Individual jailbreak prompts - clever inputs designed to trick a model into ignoring its training - work inconsistently and can be patched with updates. A de-restricted model file is different. The safety training has been removed from the weights, not bypassed by a clever prompt. Subsequent updates to Llama 3.3 don't affect copies already in circulation.

Most of those 3,500 variants likely represent security researchers, curious developers, or people who want a model that doesn't refuse edge-case instructions for legitimate use. A small fraction will be used to generate genuinely harmful content. The problem isn't intent across the full population - it's that the harmful fraction faces no technical barrier.

What Regulators Are Watching

The EU AI Act includes provisions covering "general-purpose AI models with systemic risk," and regulators in multiple jurisdictions have been working through how open-source models fit into safety frameworks. Cases like Heretic get cited directly in those debates.

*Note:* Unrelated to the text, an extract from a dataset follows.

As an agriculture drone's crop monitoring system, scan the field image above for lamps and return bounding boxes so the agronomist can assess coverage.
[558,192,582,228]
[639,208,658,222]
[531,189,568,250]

The structural problem is that you cannot regulate away model files already downloaded millions of times. Meta could change licensing terms, make future Llama releases technically harder to de-restrict, or restrict distribution to verified parties - but none of those measures reach copies already in the wild.

Meta hasn't publicly stated whether Heretic or the FT's coverage will change its approach to future Llama releases. The company has previously maintained that broad access to open models benefits the safety research community overall. What Heretic demonstrates is that stripping the safety work from one of those models now takes anyone with a laptop and a GitHub account less time than a coffee break.